Uma crise de falências paira sobre o mundo. O New York Times a chamou de “uma crise de dívida diferente de tudo que já vimos”. Esta não é a ameaça de que afunda um punhado de gigantes bancários, mas sim de economias nacionais inteiras. Cerca de 54 países de baixa e média renda estão hoje à beira da falência.

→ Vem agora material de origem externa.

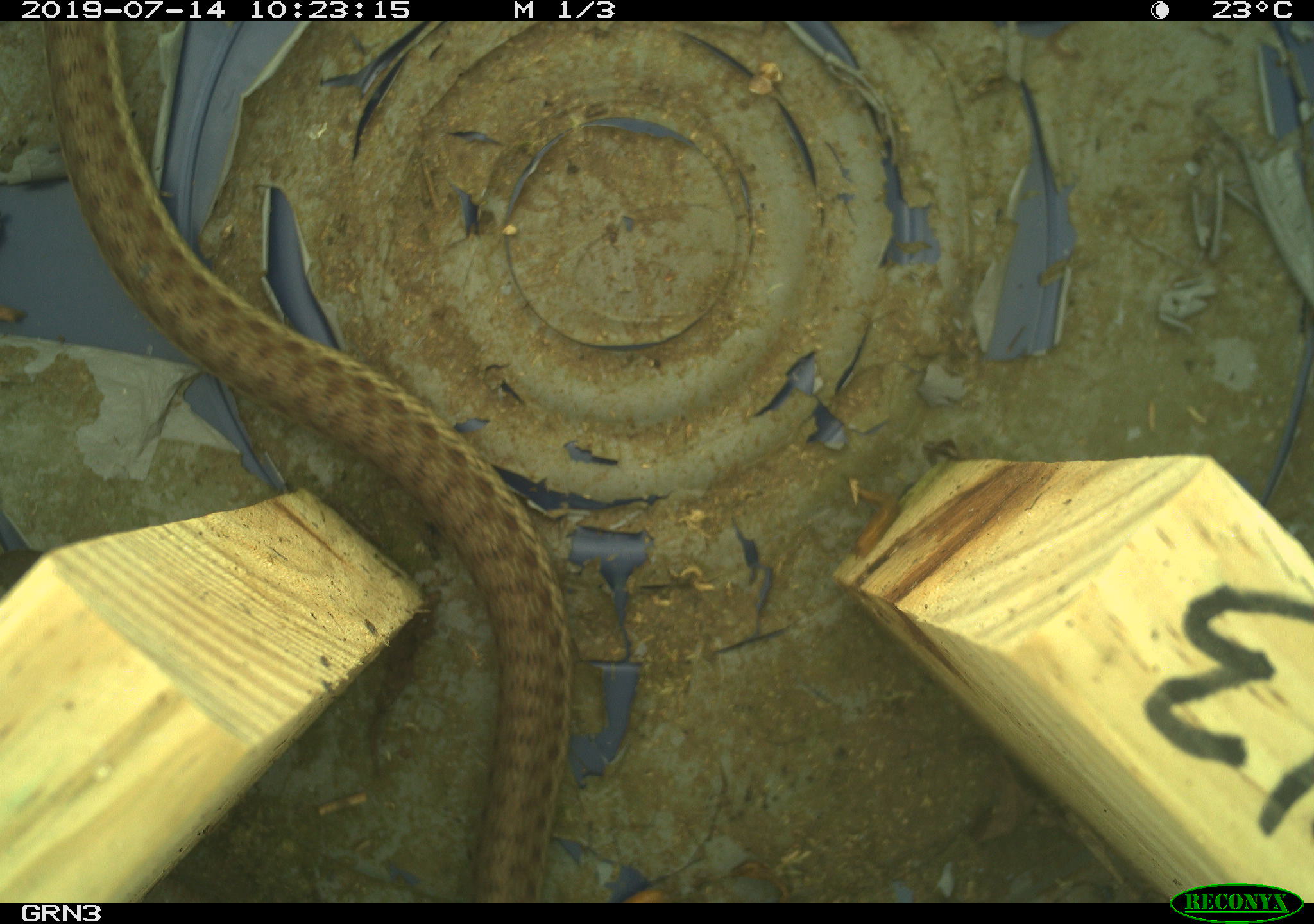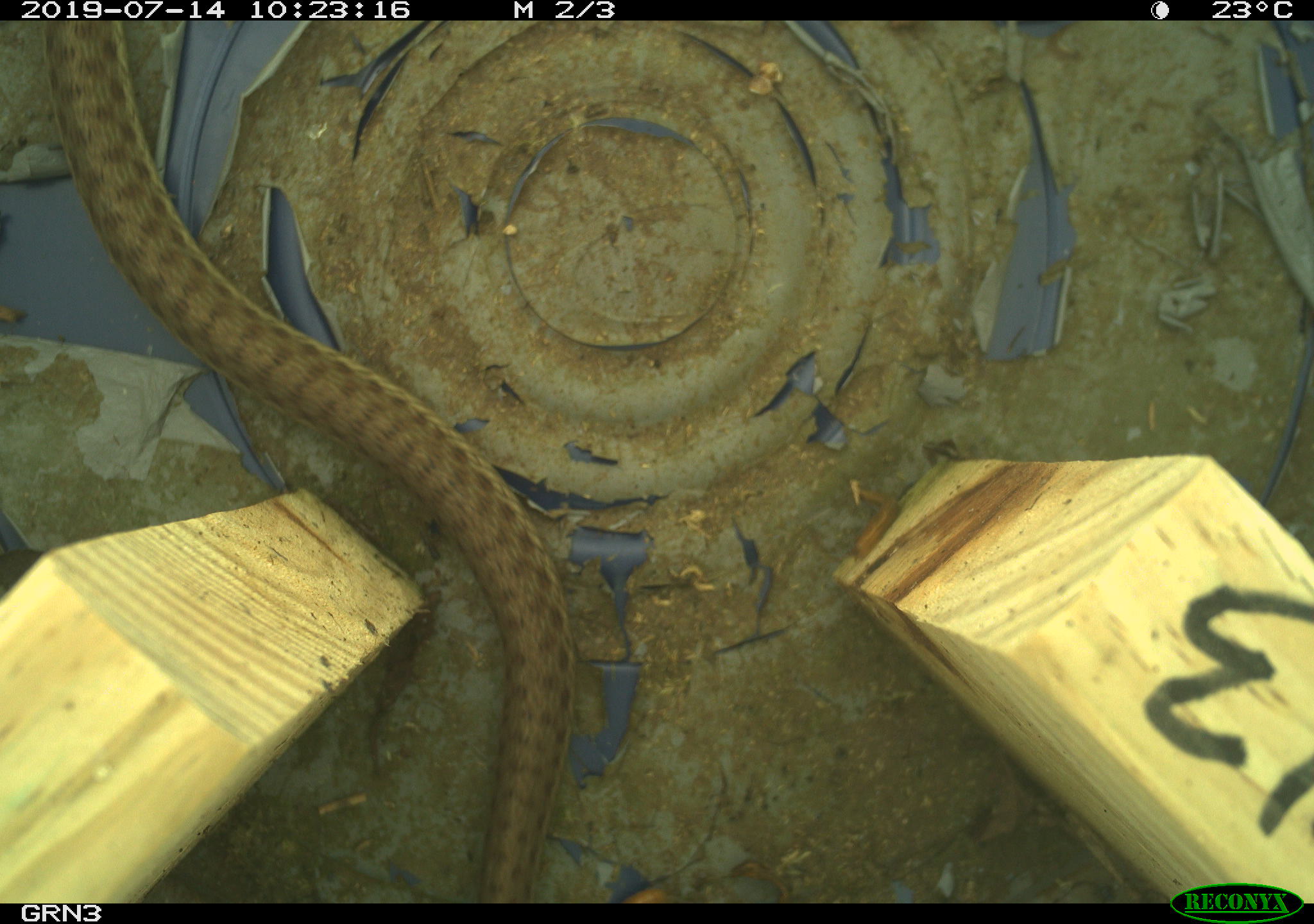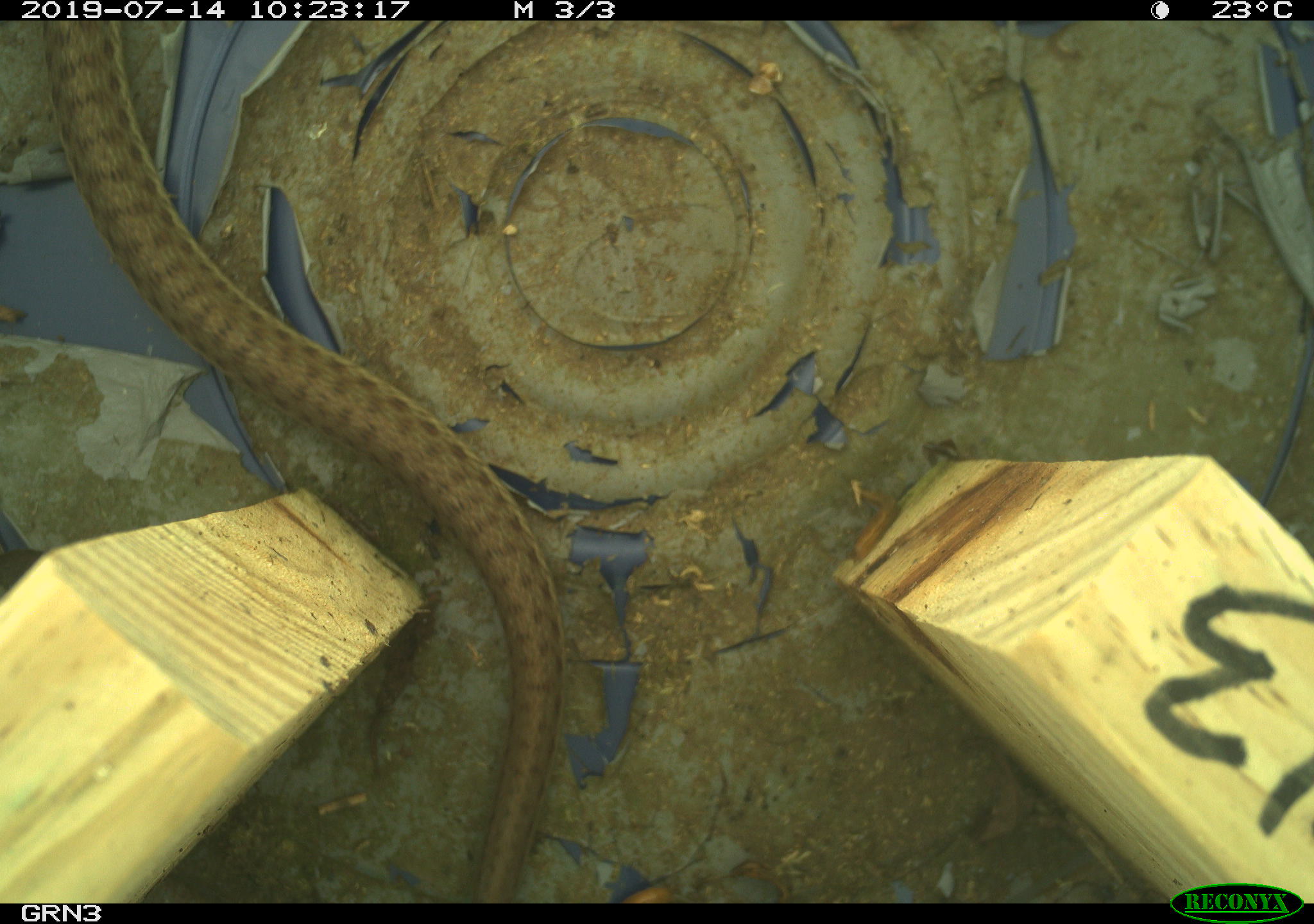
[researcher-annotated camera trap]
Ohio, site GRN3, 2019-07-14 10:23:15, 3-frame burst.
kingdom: Animalia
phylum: Chordata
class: Reptilia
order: Squamata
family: Colubridae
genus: Thamnophis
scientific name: Thamnophis sirtalis sirtalis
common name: eastern gartersnake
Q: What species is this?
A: Eastern gartersnake (Thamnophis sirtalis sirtalis).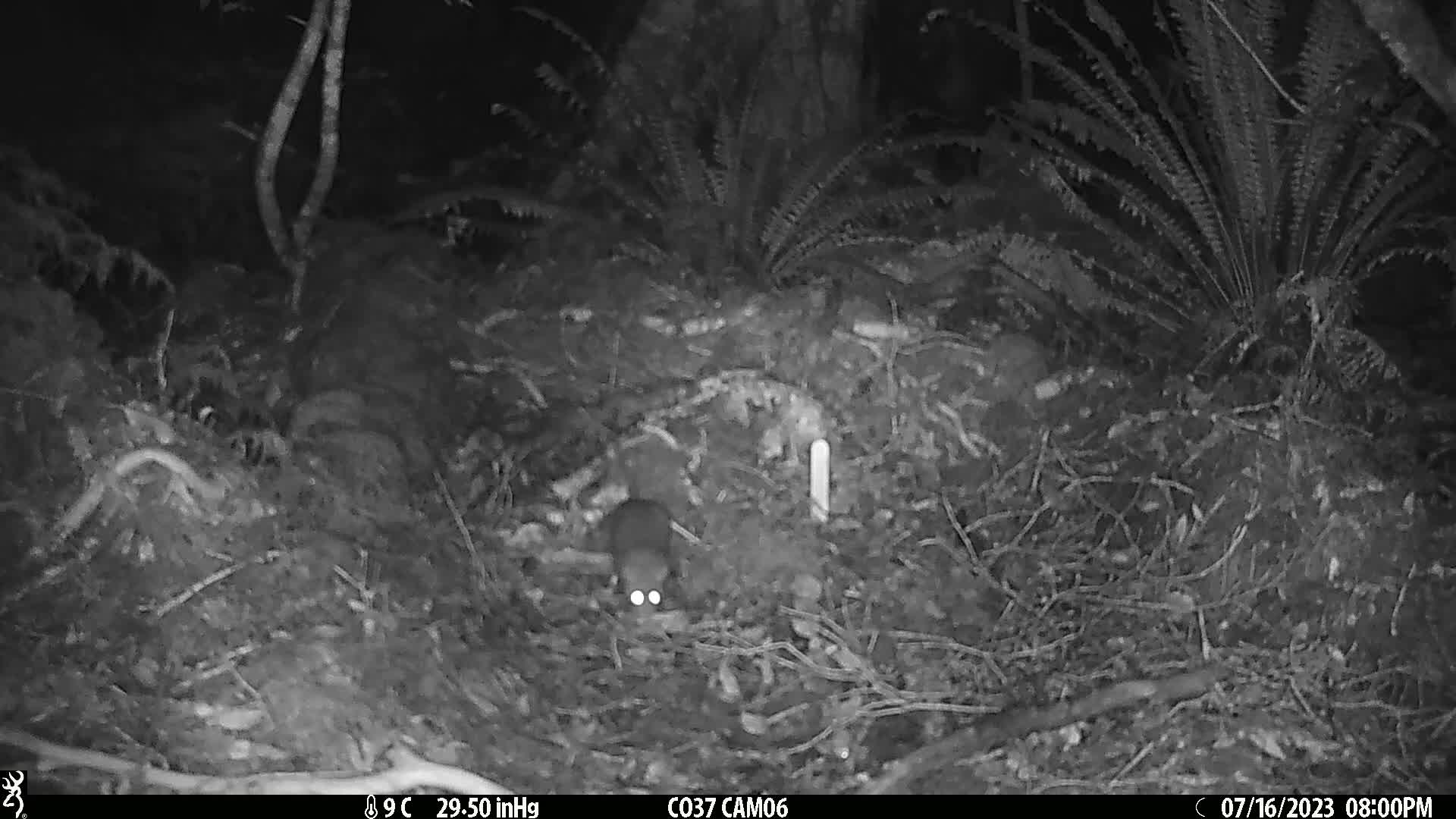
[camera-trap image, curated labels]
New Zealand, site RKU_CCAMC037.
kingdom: Animalia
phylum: Chordata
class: Mammalia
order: Rodentia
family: Muridae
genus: Rattus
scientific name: Rattus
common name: rat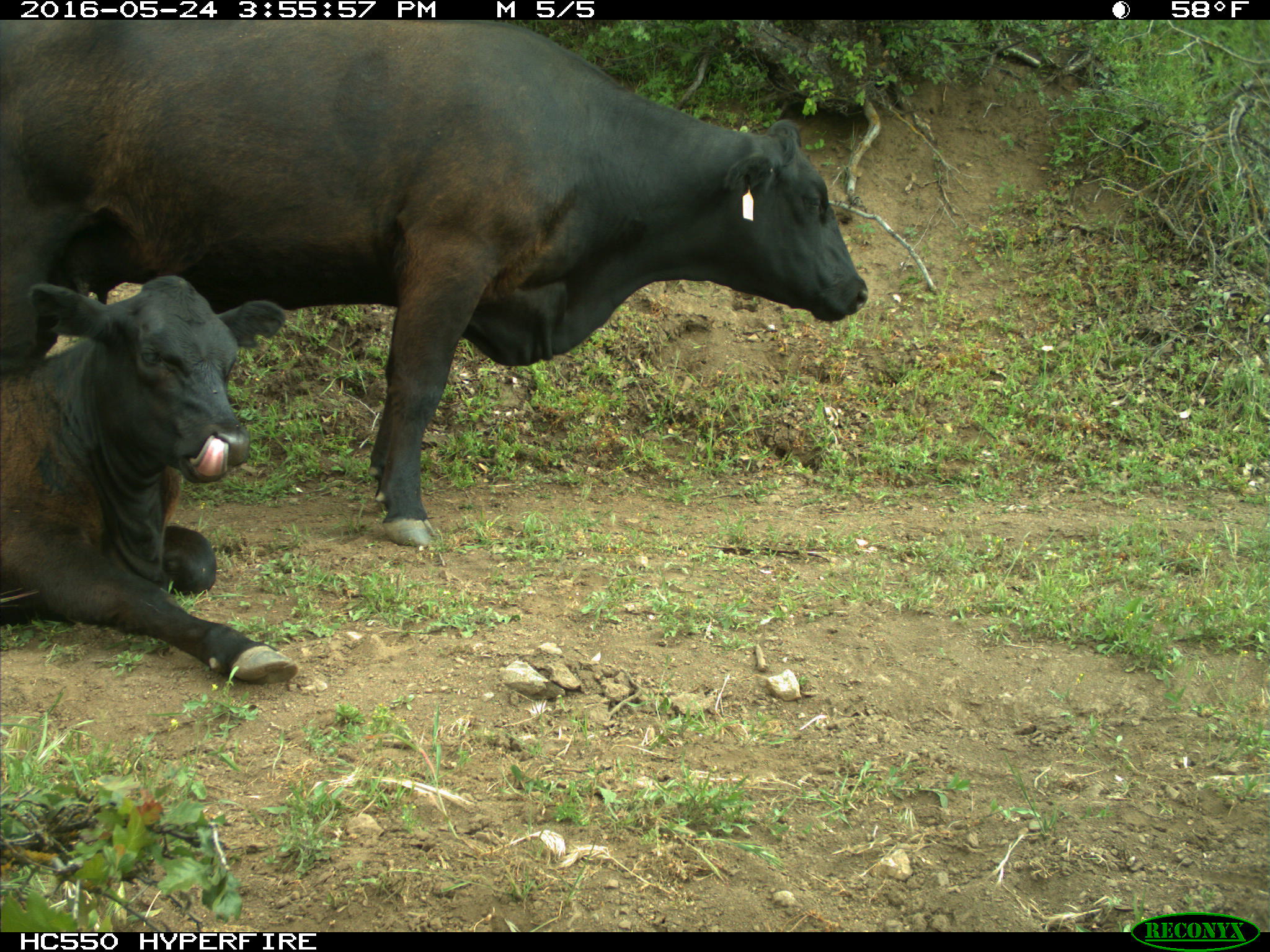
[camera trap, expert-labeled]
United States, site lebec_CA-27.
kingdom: Animalia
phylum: Chordata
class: Mammalia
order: Artiodactyla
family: Bovidae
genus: Bos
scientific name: Bos taurus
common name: domestic cow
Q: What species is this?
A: Bos taurus (domestic cow).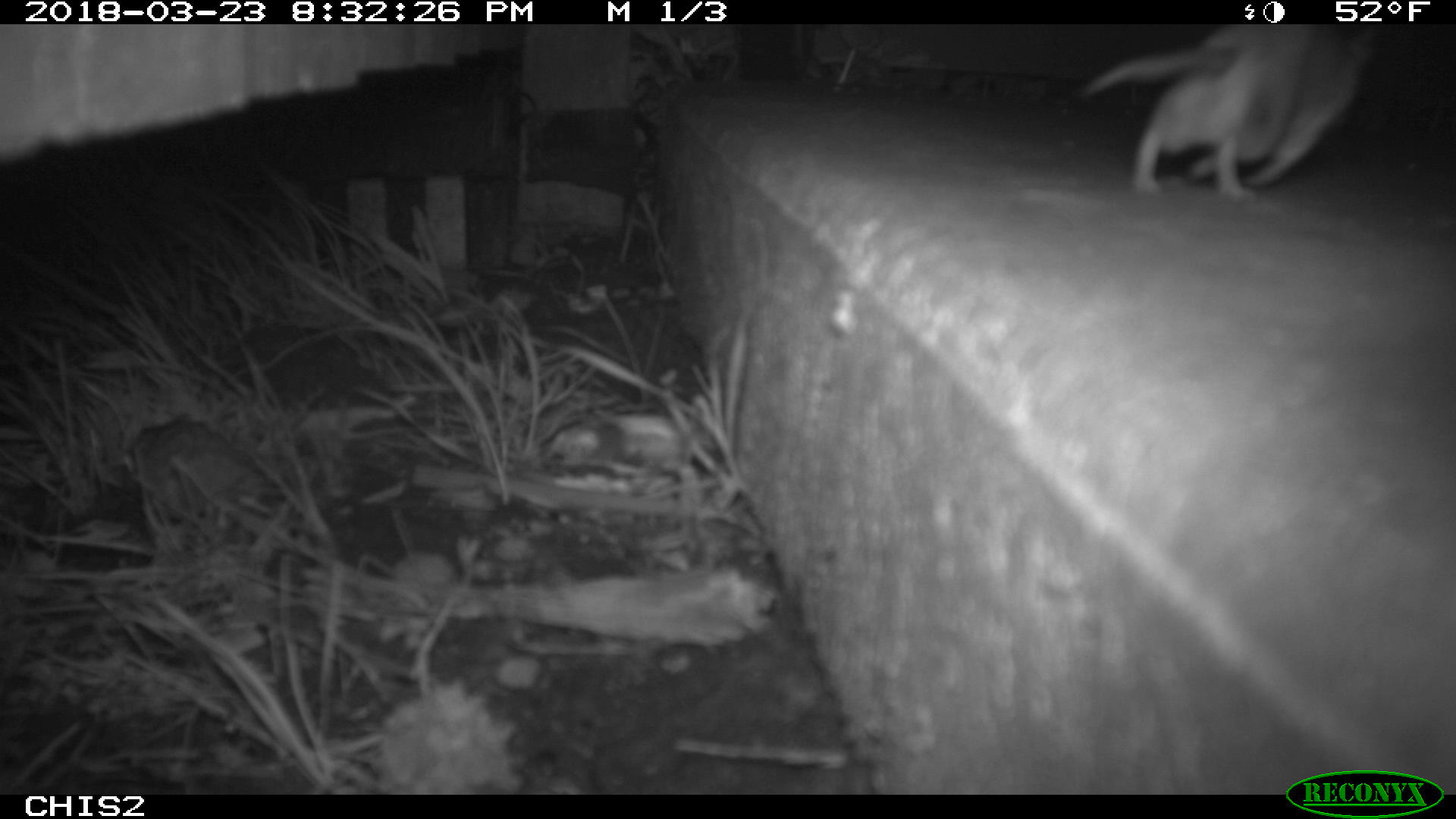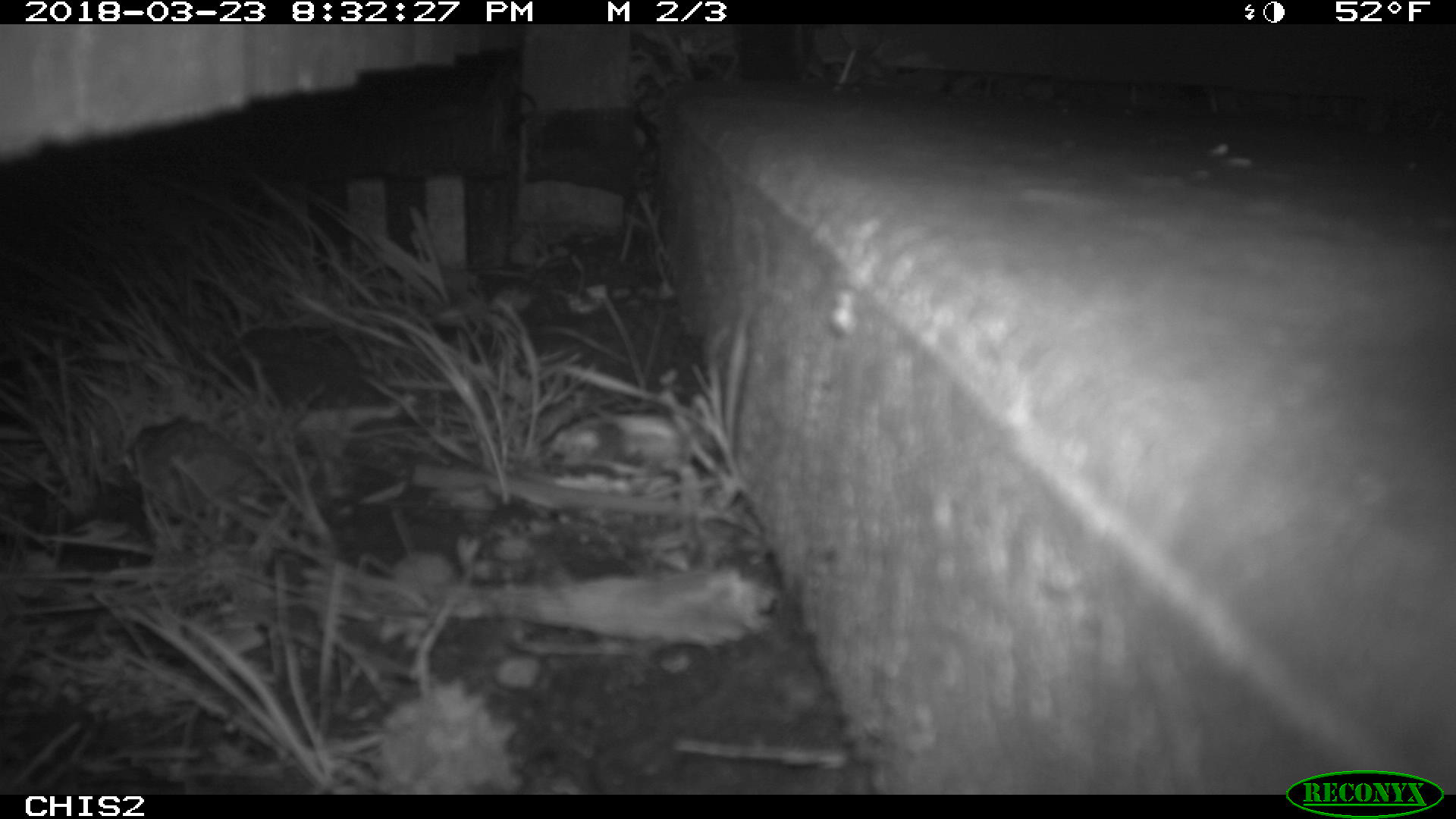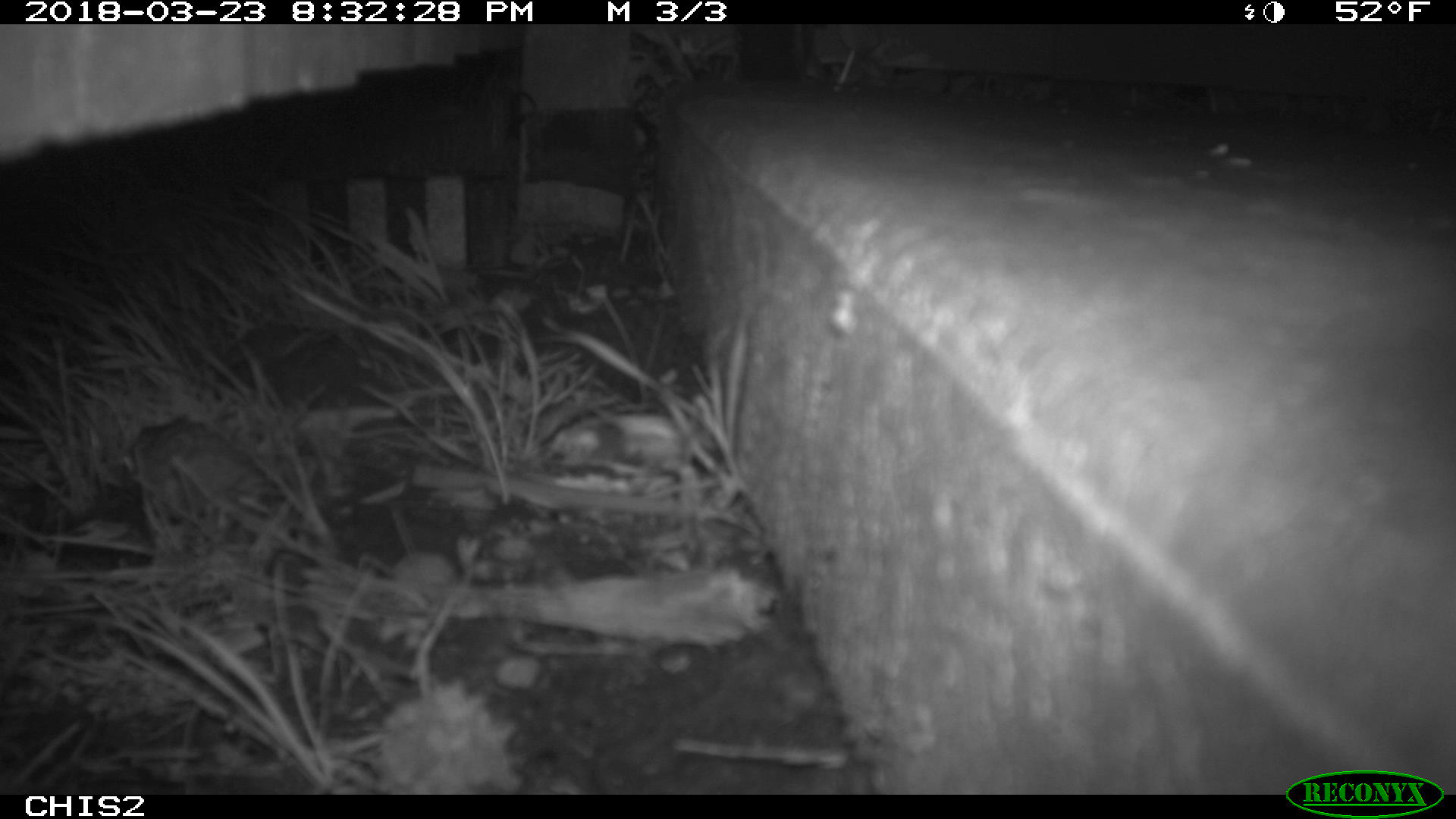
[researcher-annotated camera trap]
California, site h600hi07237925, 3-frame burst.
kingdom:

A falência nacional provocou uma queda de quase 8% do PIB na economia do Sri Lanka no ano passado. As consequências envolveram um sofrimento atroz para as massas daquele país. Agora, uma agonia semelhante está sendo preparada para milhões de outros. Como surgiu esta crise da dívida global? Ao ler sobre isso na imprensa capitalista, você pode ser perdoado por imaginar que tudo se resume à pura imprudência dos governos dos países pobres. A verdade é que tudo isso é produto de uma política consciente de pilhagem por parte dos capitalistas financeiros de um punhado de ricas nações credoras.

Em sua obra-prima de 1916, Imperialismo: o estágio mais elevado do capitalismo, Lenin explicou como “o mundo se dividiu em um punhado de Estados usurários e uma grande maioria de Estados devedores”. Essa dívida, explicou, forma uma das pedras angulares de “um sistema mundial de opressão colonial e de estrangulamento financeiro da esmagadora maioria da população do mundo por um punhado de países ‘avançados’”. Estas palavras poderiam ter sido ditas ontem.

Quando o COVID-19 eclodiu, devastou os países mais pobres. Além de matar milhões, fez com que secassem as exportações e as remessas. Mas as nações mais pobres não tinham as reservas necessárias para enfrentar a tempestade. Eles foram então punidos pela segunda vez, pois os US$ 20 trilhões injetados na economia mundial para manter o capitalismo à tona – principalmente pelas nações ricas – alimentaram a inflação e preços de importação mais altos.

Eles agora estão sendo punidos pela terceira vez, por medidas como o aumento das taxas de juros que estão sendo usadas pelos governos ocidentais para controlar a inflação doméstica. Com taxas de juros mais altas, o custo dos empréstimos disparou. Enquanto isso, o fortalecimento relativo do dólar aumentou enormemente o peso das dívidas denominadas em dólares.

Esses problemas estão elevando o custo dos empréstimos para as nações pobres. As taxas de juros sobre novos empréstimos de países de baixa renda aumentaram em média 6 pontos percentuais no ano passado, três vezes mais rápido do que os empréstimos do governo dos EUA. Nove países de baixa renda só conseguem acessar os mercados de empréstimos privados com juros acima de 20%, enquanto outros 10 têm que pagar mais de 10%.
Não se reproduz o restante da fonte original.